Juist wou 't al in een groen struikje, dat op zijn weg stond, bijten, toen daaruit een zacht fijn stemmetje riep:
- Hei, hei, laat asjeblieft mijn knoppen met rust!
't Lammetje schrikte en zag een madeliefje met vier knoppen tusschen 't gras staan.
- Ik zeg je, laat mijn knoppen met rust, zei 't madeliefje nog eens. Morgen vroeg, als de zon opgaat, zullen 't mooie witte bloempjes zijn. Ik bid je, lammetje, laat ze staan!
- Goed, goed, zei 't lam; ik zal ze geen kwaad doen. Maar wat helpt het, dat ze hier staan en gaan bloeien? Ze kunnen immers toch niet loopen en pret maken, maar moeten altijd op dezelfde plaats tusschen 't gras blijven.
- Ja, ja, zei 't madeliefje, dat weet ik wel; maar toch zijn ze even gelukkig, als hare zusters in 't vorige jaar. Die hadden je van allerlei mooie dingen kunnen vertellen. Ze zagen, hoe de zon opging, hoe de dauw als parels aan de blaadjes hing, o, en dan dien kostelijken regenboog aan den hemel! Ik zeg je, die waren recht gelukkig. En wat ze goed en gehoorzaam waren!

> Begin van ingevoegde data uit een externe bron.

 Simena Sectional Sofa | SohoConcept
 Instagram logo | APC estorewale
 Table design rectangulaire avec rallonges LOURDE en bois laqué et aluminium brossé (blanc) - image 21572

- Moet men dan altijd gehoorzaam wezen? vroeg 't lammetje, dat nu bedacht, hoe boos en knorrig het tegen zijne moeder was geweest. Mag ieder dan niet doen, wat hij zelf verkiest?
- Neen, dat mag niemand, zei 't madeliefje; en 't is ook maar heel goed, dat het zoo is. Dat zult ge zelf nog wel eens ondervinden.
| |
| |
't Jonge lam ging verder en de madelief keek naar hare knoppen om, die op 't uitbreken stonden, daar de roode tipjes al voor den dag kwamen kijken. 't Zouden zeker recht mooie bloempjes worden.
Heel achter in 't weiland kwam ons lammetje aan een breede sloot, waar wel een dozijn eenden in omploeterden. 't Waren nog piepjonge dingen met een geel en wolachtig
dons, want hunne veeren waren nog niet gegroeid; hunne zwarte oogjes glinsterden als gitten; soms doken ze met den kop onder water, om te drinken, en een ander maal snapten ze in de lucht naar de vliegen en muggen. Een oude klokhen lag aan den kant van de sloot en koesterde zich in de zon.
- Die eendjes doen dan toch zeker, wat ze willen, dacht ons lam bij zichzelf. Ik durf wedden, dat ze naar den overkant zwemmen, als ze daar lust toe krijgen. Voor die oude hen, die hunne pleegmoeder is, zijn ze zeker niet bang.
Maar terwijl 't lammetje nog zoo dacht, riep de hen hare eendjes; en nu moest ge eens gezien hebben, hoe de kleine gehoorzame dingetjes zich haasten, om aan
| |
| |
land te komen, en hunne bonte vlerkjes, die nog maar stompjes waren, al hun best repten, om zich onder de vleugels van de broedhen te verbergen.
En de eendjes werden voor hunne gehoorzaamheid beloond, want hoog boven hen zweefde een roofzieke havik in de lucht. Daarom had de oude hen de kleintjes geroepen; en als een eens niet gekomen was, dan had de havik dat met zijne klauwen gegrepen en als een lekker hapje aan zijne jongen gebracht.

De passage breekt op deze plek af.